Elsa Eichelhäher räusperte sich erneut. „Weil die Menschen in Panik verfallen und noch nachlässiger werden. Stillstand ist für sie ein Synonym für gar nichts mehr tun. Nun muss man diese Entwicklung mit der menschlichen Logik zu Ende denken. Wenn für sie der von uns benannte Stillstand Fortschritt war, dann ist der wirkliche Stillstand nichts anderes als ein Rückschritt.“

„Und das wird dann für uns bedrohlich“, sagte Armin Amsel. „Wir schalten deshalb zu unserem Außenminister, dem General Richard Rabe. Herr Rabe, die Menschenwelt grenzt unmittelbar an unsere Welt. Warum könnte deren offizieller Stillstand für uns eine enorme Bedrohung darstellen?“

General Richard Rabe schaute ernst vom Kirchturm herab.
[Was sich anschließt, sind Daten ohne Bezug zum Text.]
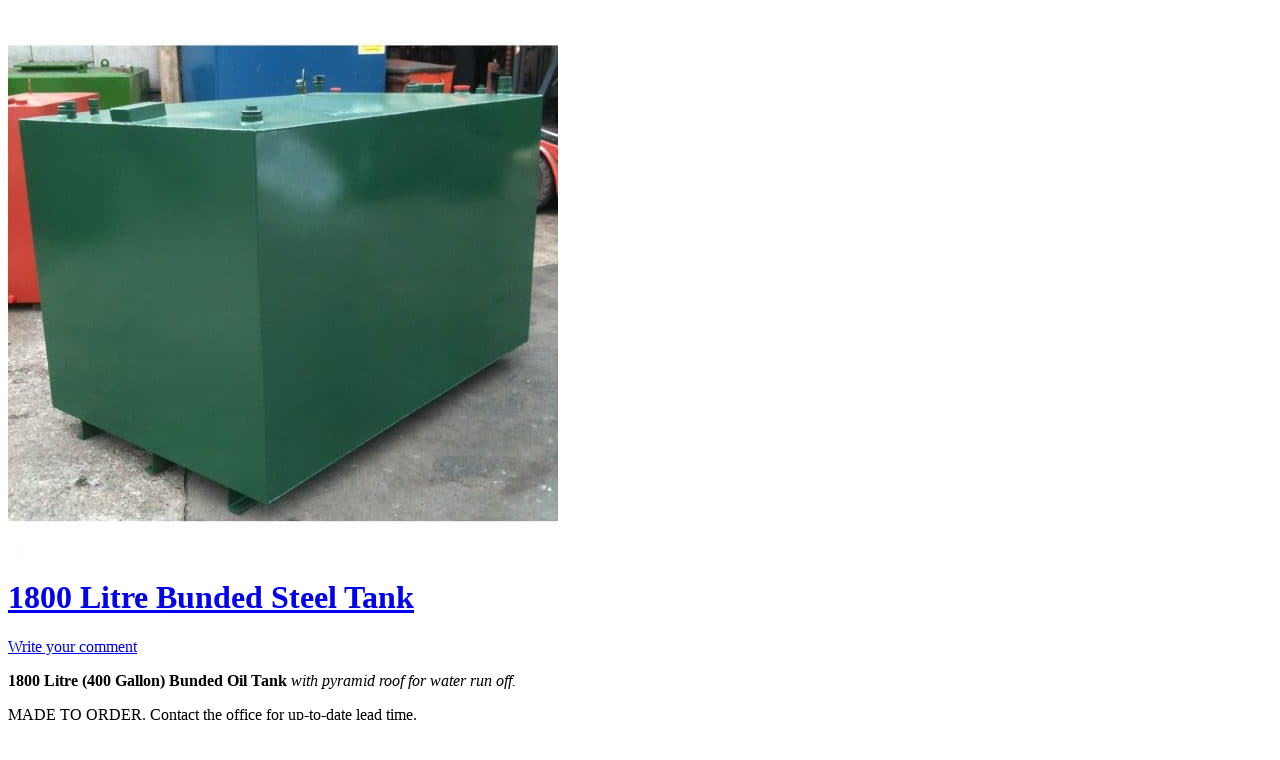

--- FILE ---
content_type: text/html; charset=UTF-8
request_url: https://www.totaltanks.co.uk/wp-admin/admin-ajax.php?ajax=true&action=boxshop_load_quickshop_content&product_id=9351
body_size: 1546
content:
		
			<div itemscope itemtype="http://schema.org/Product" id="product-9351" class="ts-quickshop-wrapper product type-simple post-9351 type-product status-publish has-post-thumbnail product_cat-bunded-steel product_cat-heating-oil-tanks pa_size-up-to-2500-litres first outofstock taxable shipping-taxable purchasable product-type-simple">
					
				<div class="images-slider-wrapper">
									<div class="image-items">
																		<div class="image-item">
							<img src="https://www.totaltanks.co.uk/wp-content/uploads/2018/07/400-gallon-bunded-steel-tank-1-550x550.jpg" alt="Product Image" />
						</div>
											</div>
					
				</div>
				<!-- Product summary -->
				<div class="summary entry-summary">
								<h1 itemprop="name" class="product_title entry-title">
				<a href="https://www.totaltanks.co.uk/tanks/400-gallon-bunded-steel-tank/">
					1800 Litre Bunded Steel Tank				</a>
			</h1>
								
	<div class="woocommerce-product-rating">
		<a href="https://www.totaltanks.co.uk/tanks/400-gallon-bunded-steel-tank/#reviews" class="woocommerce-review-link" rel="nofollow">Write your comment</a>	</div>
	
<div class="woocommerce-product-details__short-description">
	<p><span style="font-size: 12pt;"><strong>1800 Litre (400 Gallon) Bunded Oil Tank</strong> <em>with pyramid roof for water run off.</em></span></p>
<p>MADE TO ORDER. Contact the office for up-to-date lead time.</p>
<ul>
<li><span style="font-size: 12pt;"><strong>Capacity</strong>: 1800L (400gal)</span></li>
<li><span style="font-size: 12pt;"><strong>Length</strong>: 1500mm (4&#8217;11&#8221;)</span></li>
<li><span style="font-size: 12pt;"><strong>Width</strong>: 1220mm (4&#8242;)</span></li>
<li><span style="font-size: 12pt;"><strong>Height</strong>: 1220mm (4&#8242;)</span></li>
<li><span style="font-size: 12pt;"><strong>Weight</strong>: 400Kg</span></li>
<li><span style="font-size: 12pt;"><strong>Footprint</strong>: 1500mm x 1220mm (4&#8217;11&#8221; x 4&#8242;)</span></li>
</ul>
</div>
	
		<p class="availability stock out-of-stock" data-original="Out of stock" data-class="out-of-stock">
			<label>Availability:</label>
			<span>Out of stock</span>
		</p>	
	<div class="sku-wrapper product_meta">Sku:<span class="sku">SFTBR1800</span></div><p class="price"><span class="woocommerce-Price-amount amount"><bdi><span class="woocommerce-Price-currencySymbol">&pound;</span>1,795.00</bdi></span> <small class="woocommerce-price-suffix">Ex VAT. <span class="woocommerce-Price-amount amount"><bdi><span class="woocommerce-Price-currencySymbol">&pound;</span>2,154.00</bdi></span> Inc VAT</small></p>
<p class="stock out-of-stock">Out of stock</p>
<div class="button-in wishlist">
<div
	class="yith-wcwl-add-to-wishlist add-to-wishlist-9351 yith-wcwl-add-to-wishlist--link-style wishlist-fragment on-first-load"
	data-fragment-ref="9351"
	data-fragment-options="{&quot;base_url&quot;:&quot;&quot;,&quot;product_id&quot;:9351,&quot;parent_product_id&quot;:0,&quot;product_type&quot;:&quot;simple&quot;,&quot;is_single&quot;:false,&quot;in_default_wishlist&quot;:false,&quot;show_view&quot;:false,&quot;browse_wishlist_text&quot;:&quot;Browse Wishlist&quot;,&quot;already_in_wishslist_text&quot;:&quot;The product is already in the wishlist!&quot;,&quot;product_added_text&quot;:&quot;Product added!&quot;,&quot;available_multi_wishlist&quot;:false,&quot;disable_wishlist&quot;:false,&quot;show_count&quot;:false,&quot;ajax_loading&quot;:false,&quot;loop_position&quot;:false,&quot;item&quot;:&quot;add_to_wishlist&quot;}"
>
			
			<!-- ADD TO WISHLIST -->
			
<div class="yith-wcwl-add-button">
		<a
		href="?add_to_wishlist=9351&#038;_wpnonce=461fe2a3b7"
		class="add_to_wishlist single_add_to_wishlist"
		data-product-id="9351"
		data-product-type="simple"
		data-original-product-id="0"
		data-title="&lt;span class=&quot;ts-tooltip button-tooltip&quot;&gt;Wishlist&lt;/span&gt;"
		rel="nofollow"
	>
				<span><span class="ts-tooltip button-tooltip">Wishlist</span></span>
	</a>
</div>

			<!-- COUNT TEXT -->
			
			</div>
</div>			<div class="email">
				<a href="mailto:?subject=1800-litre-bunded-steel-tank&amp;body=https://www.totaltanks.co.uk/tanks/400-gallon-bunded-steel-tank/">
					<i class="pe-7s-mail"></i>
				</a>
			</div>
							</div>
			
			</div>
„Die Menschen werden dann noch unberechenbarer, weil sie noch unkritischer werden, höflich ausgedrückt. Sie sind dann zu allem in der Lage. Vor allem werden sich immer mehr Gruppierungen bilden. Die einen sind die Zerstörer. Sie sägen alles ab und mähen alles nieder. Flora und Fauna existieren dann nur noch sehr eingeschränkt. Vögel werden abgeschossen, Nisthöhlen zugekleistert oder mit Stacheldrähten verbaut. Die andere Gruppierung sind die Gelangweilten. Hier wird sich immer mehr Aggression und Zerstörungswut ausbreiten, die grundlos alle zu spüren bekommen, die ihnen in den Weg kommen. Bereits jetzt hat der Artenschwund bedrohliche Maße angenommen. Immer mehr Vögel verhungern, doch die unbelehrbaren Menschen verwenden immer noch dieselben Keulen, um alles Leben außer ihrer Spezies zu vernichten. Auch immer mehr Faule wird es geben, weil Stillstand für sie das Ende eines Wachstums bedeutet und wofür solle man sich dann noch anstrengen. Der rückschrittliche geistige Stillstand ist besonders ersichtlich, dass es die Menschen trotz Mahnungen immer noch nicht verstanden haben, dass die Zerstörung letztendlich ihr eigener Untergang ist. Die allergrößte Bedrohung allerdings ist, dass es bei uns Nachahmer geben könnte. “

„Wie können wir uns schützen?“, fragte Armin Amsel.

„Vor allem können wir weiterhin gutes Vorbild sein. Das beginnt bereits in der Lebenseinstellung. Während wir in der größten Hitze und Trockenheit versuchen, unsere Familien zu ernähren, sitzen die Menschen auf dem Liegestuhl mit der Begründung, erst wieder zu arbeiten, wenn es nicht zu heiß ist. Zugleich sind wir diesbezüglich auch Vorbild in der Kinderbetreuung. Es ist uns nicht zu anstrengend, sich um die Kinder zu kümmern. Die Menschen geben alles ab. Auch Probleme, die sie selbst geschaffen haben. Vor allem aber mischen sie sich überall ungebeten ein. Niemand wird hier erleben, dass Meisen den Staren hinterher fliegen, um ihnen zu sagen, wie sie besser leben sollen. Die menschliche Selbsttäuschung ist in vielen Gegenden sichtbar. Was nutzen Insektenhilfen, wenn es keine Nahrung gibt? Die Insekten werden sterben. Was nutzen Vogelhäuser, wenn es keine Insekten gibt? Gegen den Kahlschlag und Artenschwund können wir nichts ausrichten. Aber wir sollten zur Gegenwehr bereit sein, indem wir auf uns aufmerksam machen. Unsere Verteidigung ist einsatzbereit. Wir verrichten unser Geschäft auf des Menschen Haupt. Dann erkennen sie, dass ihr Ausspruch „haben sie dir ins Gehirn…“ der erste Fortschritt ist. Insofern kann Stillstand zum Fortschritt führen.“

„Vielen Dank für Ihre erste Einschätzung, Herr General Rabe. Zum Schluss noch eine gute Nachricht. Unsere stimmgewaltige Stella Star hat trotz bester Prognosen beim Eurovision Pfeif Contest im Menschenland wieder den letzten Platz belegt. Die demokratische Mehrheit hat deshalb beschlossen, nicht mehr teilzunehmen. Künftig pfeifen wir ihnen etwas. Ich wünsche Ihnen einen guten Abend.“

Dann traten alle Vögel einen Generalstreik an. Es wurde unheimlich still, weil der Mensch mit und ohne Uhr nie weiß, wie spät es ist.